Bir gazetecinin şakası ve başkanlık adaylarından birinin kampanyası ile yaygınlaşan kısaltmanın kullanımı, telgrafın icadı ile yeni bir boyut kazanır. Uzak mesafeli iletişimin bu erken döneminde, mesajların tamamlandığını belirtmek için bir kısaltma kullanılması gerektiğinde O.K., telgraf operatörlerinin kullandığı bir terim haline gelir.

Onaylamanın en basit hali olan ve sunduğu kullanım kolaylığı ile OK kısaltması, Amerika’dan öncelikle İngilizce konuşulan dillere, ardından da sayısız dünya diline girmiştir.

“O.K.” adeta dil engelini ortadan kaldırmıştır.

Kısaltma, uluslar arası bir yaygınlığa kavuşunca bazı zeki insanlar bu kısaltmanın bir de jestlerle ifade şeklini geliştirdiler.

Bilinirliğiyle, adeta dil bilinme sınırlarını aşan bu ünlü kısaltma, birçok grup tarafından sahiplenilmeye çalışılmıştır.
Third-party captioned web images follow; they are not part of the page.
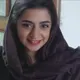 دکتر فرخنده بی نیاز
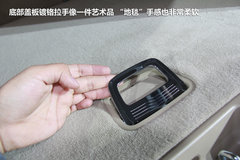 2012款 ML350 3.5L 豪华型 5座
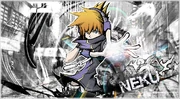 Neku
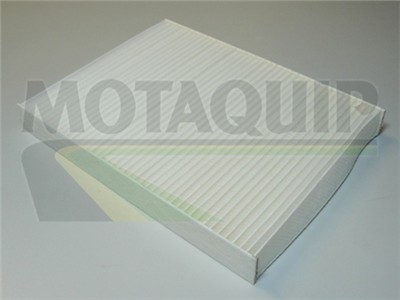 MOTAQUIP VCF240 EAN: 5056453449052.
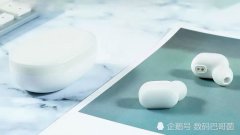 “双11”购物 招行为客户送上防盗刷手册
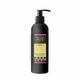 Tauro Pro Line Healthy Coat Moisturizing šampon 250 ml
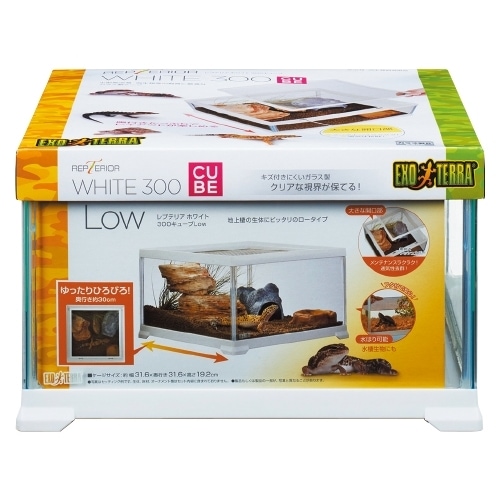 ヤドカリ飼育セット　豪華8点セット ヤドカリ飼育セット 豪華8点セット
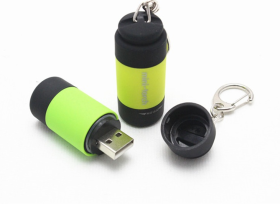 Led žibintuvėlis SUNLUX 8019, Elementai komplekte: Taip (integruoti); Išsikrovimo laikas: 6h; Spalvinė temperatūra: 6000K ;Režimai: High/Low/Strob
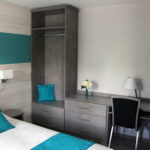 Maison partagee de Mazagran chambre 2 150x150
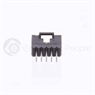 small image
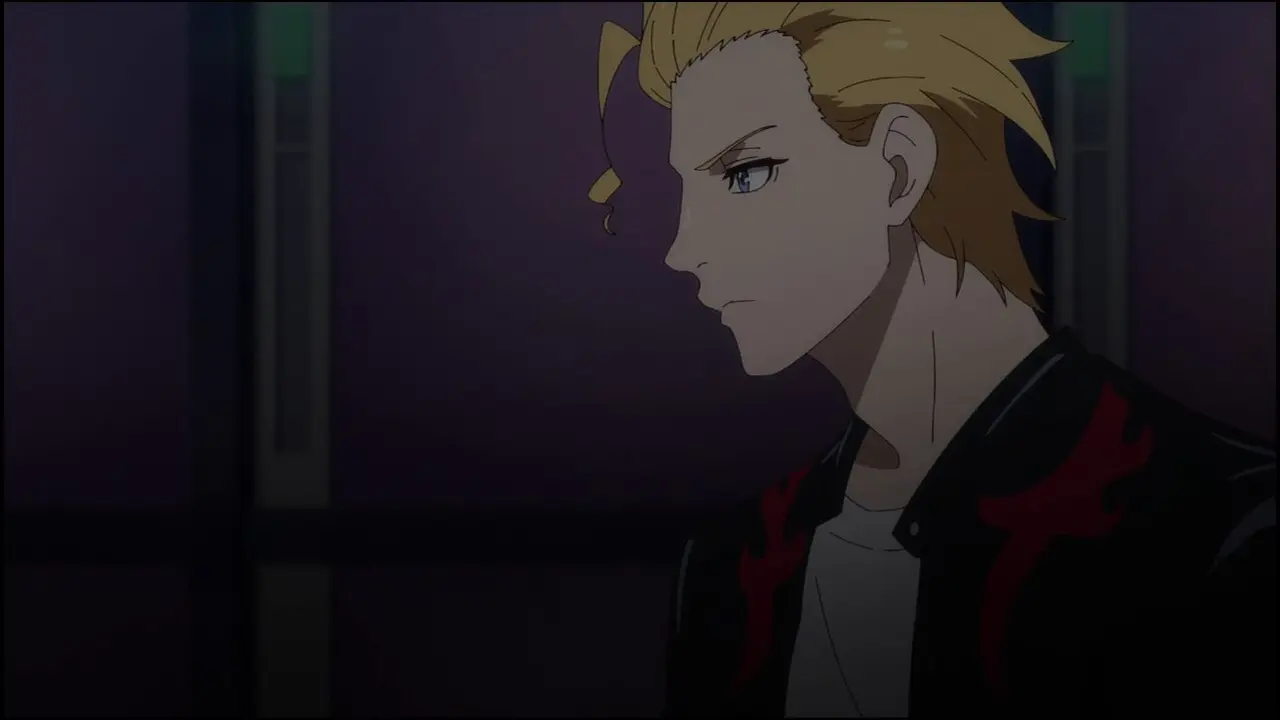 Episode 11
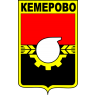 kemerovo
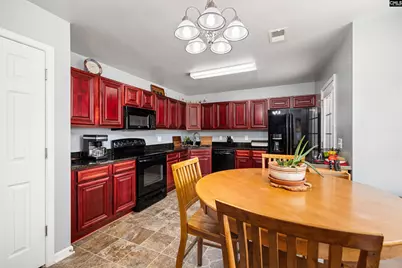 925 Farnsworth Drive, Hopkins, SC 29061 - Photo 19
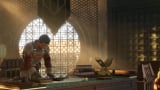 What Factions Should you Pick in Dune Awakening Atreides, Harkonnen or the Third Faction thumbnail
Birçok grup Ok. kısaltmasının kendi kültürlerinin bir ürünü olduğunu iddia etmiştir. Hatta iddialarını destekleyen yüzlerce hatta binlerce yıl öncesine dayanan tezler ortaya atanlar olmuştur. Geçerliliğinin ispatlarını sunan tek tez ise yukarıda anlatılmış olandır. O da 178 yıl öncesine dayanmaktadır…

Ok’in sahiplenilmesi ile ilgili tartışmalar konusunda fikir vermek için, bu kelimelerin diğer kültürel açıklamalarından örnekler:

Almanca – Ober-kommando (Öok)

Chocktaw* – okeh

Latince – omnes korrecta

İskoçya – och aye

Yunanca – ola kala

Bu kelimelerin tamamı, o dildeki onaylama anlamına gelen kelimelerle ilişkilendirilmiştir. Türkçe için bir örnek bulmaya zorlasak, mesela “Olur, tabi” gibi bir cümlenin kısaltması olduğunu iddia edebiliriz.

Sonuçta doğru olduğuna inandığımız açıklama ne olursa olsun, herkesin tarih üzerinde anlaşmaya varmasının imkansız olduğunu söylemek gerekir. Etimolojinin bazı insanlar için çok ilginç bulunma nedeni de işte budur. Boston Morning Post ve Martin van Buren’in kampanyası öncesinde, OK’in var olduğunu kantılayacak somut bir işaret söz konusu değildir ancak yine de herkes kendi ok. olduğu hikayeye inanmaya devam edebilir.